▶ **Task directions**
Which lines in the records below contain the word "furthest"? Copy each of those lines in full.

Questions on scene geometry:
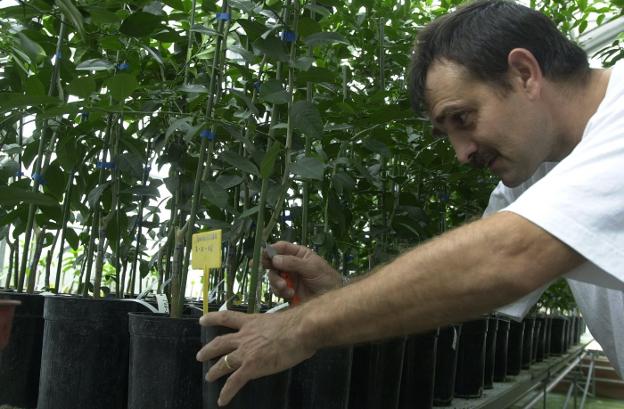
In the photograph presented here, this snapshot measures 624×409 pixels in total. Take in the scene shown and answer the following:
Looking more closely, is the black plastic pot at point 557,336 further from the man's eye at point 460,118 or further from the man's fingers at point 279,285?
the man's eye at point 460,118

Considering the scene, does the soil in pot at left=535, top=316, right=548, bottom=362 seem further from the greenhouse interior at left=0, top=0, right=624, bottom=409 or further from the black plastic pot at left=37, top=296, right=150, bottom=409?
the black plastic pot at left=37, top=296, right=150, bottom=409

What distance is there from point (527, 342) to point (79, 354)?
2.80 m

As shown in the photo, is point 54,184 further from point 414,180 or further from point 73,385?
point 414,180

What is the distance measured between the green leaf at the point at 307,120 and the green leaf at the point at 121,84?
244 millimetres

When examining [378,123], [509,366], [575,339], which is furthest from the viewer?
[575,339]

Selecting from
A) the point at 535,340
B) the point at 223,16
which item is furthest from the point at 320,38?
the point at 535,340

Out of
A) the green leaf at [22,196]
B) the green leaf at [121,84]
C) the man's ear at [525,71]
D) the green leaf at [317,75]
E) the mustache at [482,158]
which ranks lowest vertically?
the green leaf at [22,196]

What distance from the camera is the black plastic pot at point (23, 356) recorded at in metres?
1.24

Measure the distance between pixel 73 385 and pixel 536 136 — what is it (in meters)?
0.86

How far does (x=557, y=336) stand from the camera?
16.2 ft

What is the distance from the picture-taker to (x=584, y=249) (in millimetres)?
708

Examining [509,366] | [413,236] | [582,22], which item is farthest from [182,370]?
[509,366]

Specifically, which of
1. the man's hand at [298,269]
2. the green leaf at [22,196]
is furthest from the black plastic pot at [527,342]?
the green leaf at [22,196]

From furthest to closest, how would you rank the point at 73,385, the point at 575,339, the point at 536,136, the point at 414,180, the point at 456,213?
the point at 575,339 → the point at 456,213 → the point at 414,180 → the point at 73,385 → the point at 536,136
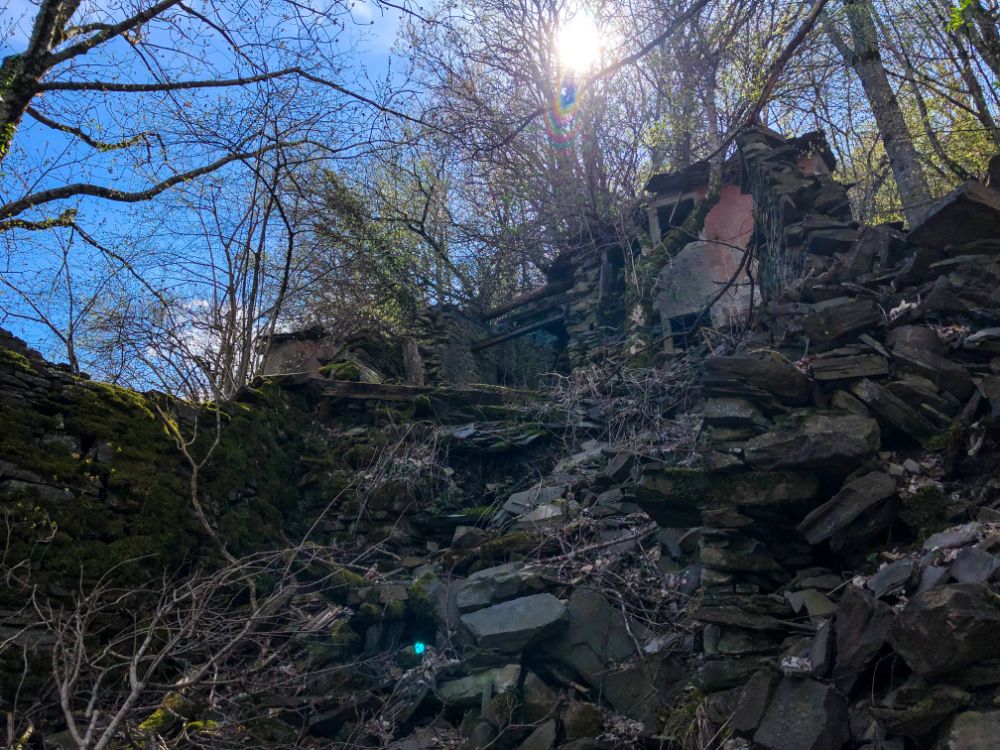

▶ **Response for this exercise**
When examining [378,123], [509,366], [575,339], which is furthest from the viewer?
which item is furthest from the point at 320,38?
is furthest from the black plastic pot at [527,342]?
From furthest to closest, how would you rank the point at 73,385, the point at 575,339, the point at 536,136, the point at 414,180, the point at 456,213?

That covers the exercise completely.